WORK TO COMPLETE |
In the records below, find the line containing "Within the scene, is", then extract that line and all subsequent lines exactly, leaving out everything else.
:: INPUT MATERIAL
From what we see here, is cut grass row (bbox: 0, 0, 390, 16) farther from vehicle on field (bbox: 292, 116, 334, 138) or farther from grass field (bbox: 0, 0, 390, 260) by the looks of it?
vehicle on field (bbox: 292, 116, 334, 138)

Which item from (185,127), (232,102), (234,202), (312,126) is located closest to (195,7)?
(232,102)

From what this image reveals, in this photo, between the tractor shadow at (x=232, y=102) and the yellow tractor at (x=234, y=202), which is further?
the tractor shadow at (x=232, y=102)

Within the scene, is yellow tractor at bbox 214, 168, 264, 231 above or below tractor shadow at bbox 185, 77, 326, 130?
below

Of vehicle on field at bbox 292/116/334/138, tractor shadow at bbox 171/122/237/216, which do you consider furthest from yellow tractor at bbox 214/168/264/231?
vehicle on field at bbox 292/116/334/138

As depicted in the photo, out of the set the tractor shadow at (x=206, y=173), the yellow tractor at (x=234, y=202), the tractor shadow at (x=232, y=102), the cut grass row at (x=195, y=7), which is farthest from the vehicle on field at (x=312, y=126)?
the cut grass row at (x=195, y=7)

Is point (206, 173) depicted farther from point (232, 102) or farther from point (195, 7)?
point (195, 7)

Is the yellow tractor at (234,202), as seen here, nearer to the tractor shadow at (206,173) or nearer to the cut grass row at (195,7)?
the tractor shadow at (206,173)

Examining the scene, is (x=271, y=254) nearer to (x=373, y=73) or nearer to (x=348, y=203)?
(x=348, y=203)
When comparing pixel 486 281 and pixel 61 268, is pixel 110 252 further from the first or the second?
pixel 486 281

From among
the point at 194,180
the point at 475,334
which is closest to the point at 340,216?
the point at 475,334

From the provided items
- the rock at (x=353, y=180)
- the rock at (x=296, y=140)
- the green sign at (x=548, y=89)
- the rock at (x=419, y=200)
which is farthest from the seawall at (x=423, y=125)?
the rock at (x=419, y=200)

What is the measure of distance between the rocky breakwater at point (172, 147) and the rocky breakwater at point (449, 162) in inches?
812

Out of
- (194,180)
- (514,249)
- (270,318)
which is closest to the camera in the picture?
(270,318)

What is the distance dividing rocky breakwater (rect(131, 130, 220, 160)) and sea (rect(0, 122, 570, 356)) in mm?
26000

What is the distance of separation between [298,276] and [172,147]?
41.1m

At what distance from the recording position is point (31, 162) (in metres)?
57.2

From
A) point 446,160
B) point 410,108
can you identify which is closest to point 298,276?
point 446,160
::::
EXERCISE RESULT |
Within the scene, is yellow tractor at bbox 214, 168, 264, 231 above or below tractor shadow at bbox 185, 77, 326, 130?
below

Of vehicle on field at bbox 292/116/334/138, tractor shadow at bbox 171/122/237/216, which do you consider furthest from yellow tractor at bbox 214/168/264/231?
vehicle on field at bbox 292/116/334/138

As depicted in the photo, out of the set the tractor shadow at (x=206, y=173), the yellow tractor at (x=234, y=202), the tractor shadow at (x=232, y=102), the cut grass row at (x=195, y=7), which is farthest from the vehicle on field at (x=312, y=126)?
the cut grass row at (x=195, y=7)

Is point (206, 173) depicted farther from point (232, 102) or farther from point (195, 7)?
point (195, 7)

Is the yellow tractor at (234,202), as seen here, nearer to the tractor shadow at (206,173) or nearer to the cut grass row at (195,7)?
the tractor shadow at (206,173)

Examining the scene, is (x=271, y=254) nearer to (x=373, y=73) or nearer to (x=348, y=203)?
(x=348, y=203)
When comparing pixel 486 281 and pixel 61 268, is pixel 110 252 further from the first or the second?
pixel 486 281

From among
the point at 194,180
the point at 475,334
which is closest to the point at 340,216?
the point at 475,334

From the provided items
- the rock at (x=353, y=180)
- the rock at (x=296, y=140)
- the green sign at (x=548, y=89)
- the rock at (x=419, y=200)
which is farthest from the seawall at (x=423, y=125)?
the rock at (x=419, y=200)

What is the measure of distance between the rocky breakwater at point (172, 147) and the rocky breakwater at point (449, 162) in inches?
812

Out of
- (194,180)
- (514,249)
- (270,318)
which is closest to the camera in the picture?
(270,318)

What is the distance dividing rocky breakwater (rect(131, 130, 220, 160)) and sea (rect(0, 122, 570, 356)) in mm?
26000

What is the distance of separation between [298,276] and [172,147]?
41.1m

At what distance from the recording position is point (31, 162) (in metres)?
57.2

From
A) point 446,160
B) point 410,108
can you identify which is closest to point 298,276?
point 446,160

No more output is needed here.